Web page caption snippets
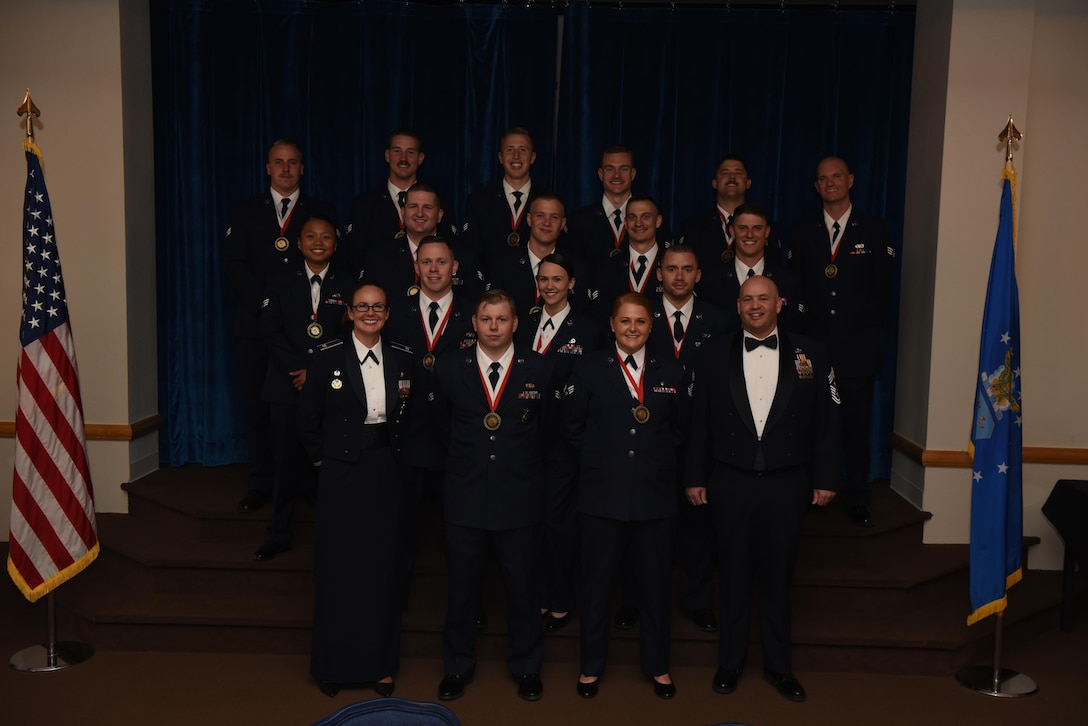 Col. Stacy Huser, 90th Missile Wing commander and Chief Master Sgt. Jeffery Steagall, 90th MW command chief, pose with the graduating Airman Leadership School Class 17-F students at F.E. Warren Air Force Base, Wyo., July 12, 2017. Enlisted Airmen must complete the rigorous professional military education course to become supervisors of other Airmen. (U.S. Air Force photo by Airman 1st Class Breanna Carter)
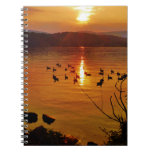 Golden lake sunset with geese notebook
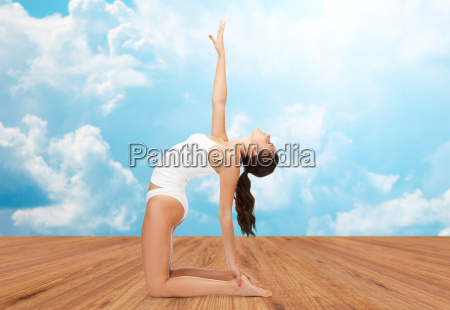woman in cotton underwear doing yoga
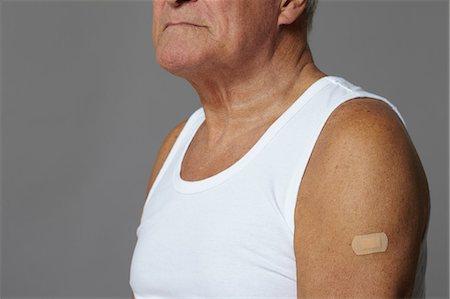 Senior man with plaster on arm Stock Photo - Premium Royalty-Free, Code: 614-06169302
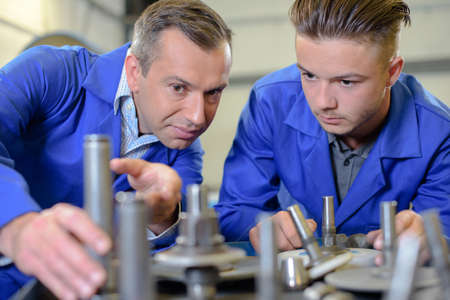 specific clothing: men in the workshop Stock Photo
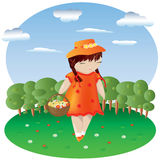 A girl with pigtails in an orange dress and a hat with a basket in a dotted with flowers, behind a forest and sky. A girl with pigtails in an orange dress and a Royalty Free Stock Images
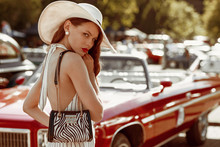 Street Fashion Portrait Of Young Elegant Luxury Woman Wearing Wide Brimmed Hat, Striped Linen Jumpsuit, Pearl Earrings, With Animal Print Zebra Bag, Posing Near Red Retro Car. Copy, Empty Space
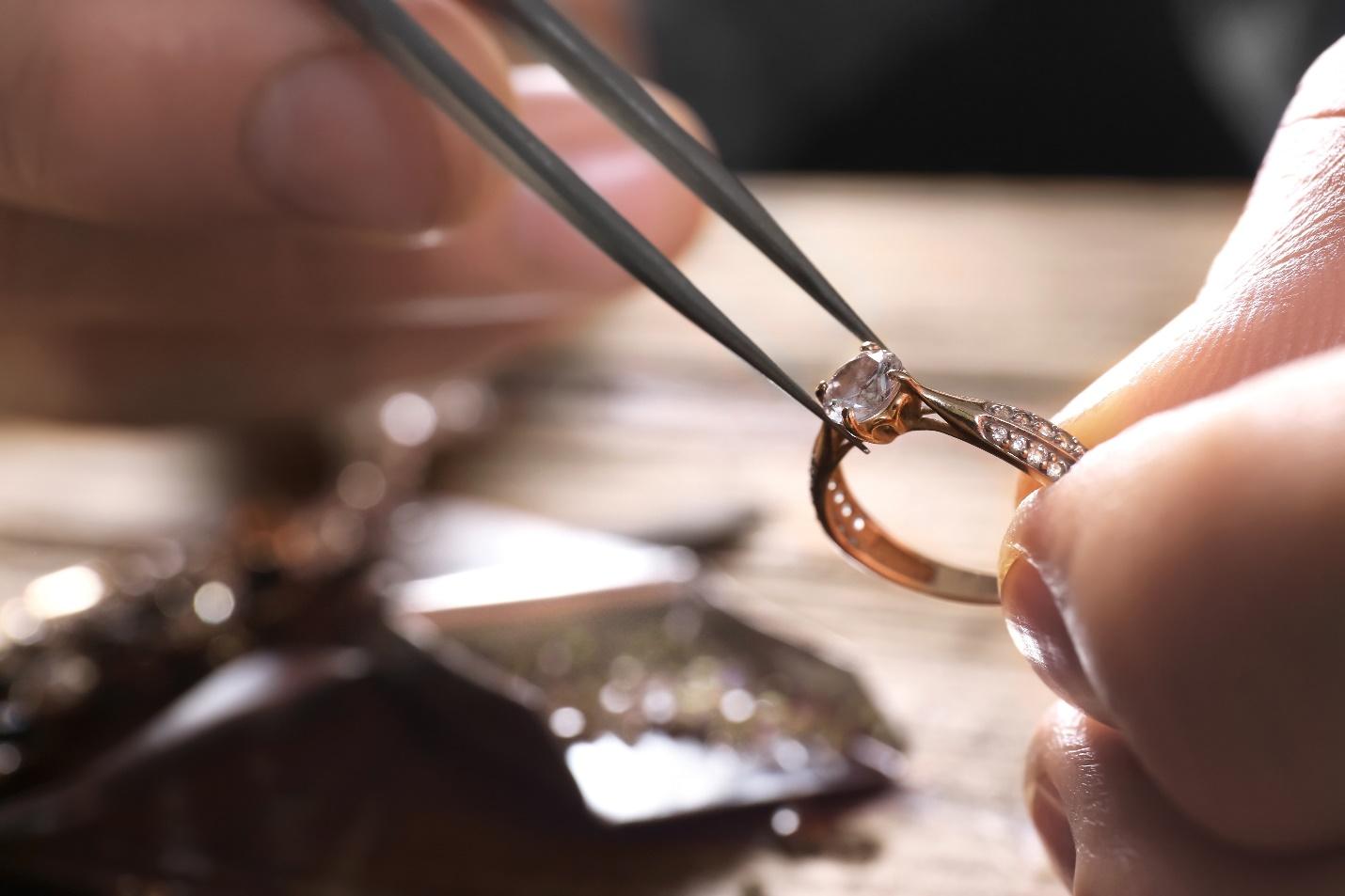 jeweler removing diamond from mount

◆ Problem to work on ◆
The preceding entries are to be returned verbatim, with every picture excluded.

◆ Exercise result ◆
 Col. Stacy Huser, 90th Missile Wing commander and Chief Master Sgt. Jeffery Steagall, 90th MW command chief, pose with the graduating Airman Leadership School Class 17-F students at F.E. Warren Air Force Base, Wyo., July 12, 2017. Enlisted Airmen must complete the rigorous professional military education course to become supervisors of other Airmen. (U.S. Air Force photo by Airman 1st Class Breanna Carter)
 Golden lake sunset with geese notebook
woman in cotton underwear doing yoga
 Senior man with plaster on arm Stock Photo - Premium Royalty-Free, Code: 614-06169302
 specific clothing: men in the workshop Stock Photo
 A girl with pigtails in an orange dress and a hat with a basket in a dotted with flowers, behind a forest and sky. A girl with pigtails in an orange dress and a Royalty Free Stock Images
 Street Fashion Portrait Of Young Elegant Luxury Woman Wearing Wide Brimmed Hat, Striped Linen Jumpsuit, Pearl Earrings, With Animal Print Zebra Bag, Posing Near Red Retro Car. Copy, Empty Space
 jeweler removing diamond from mount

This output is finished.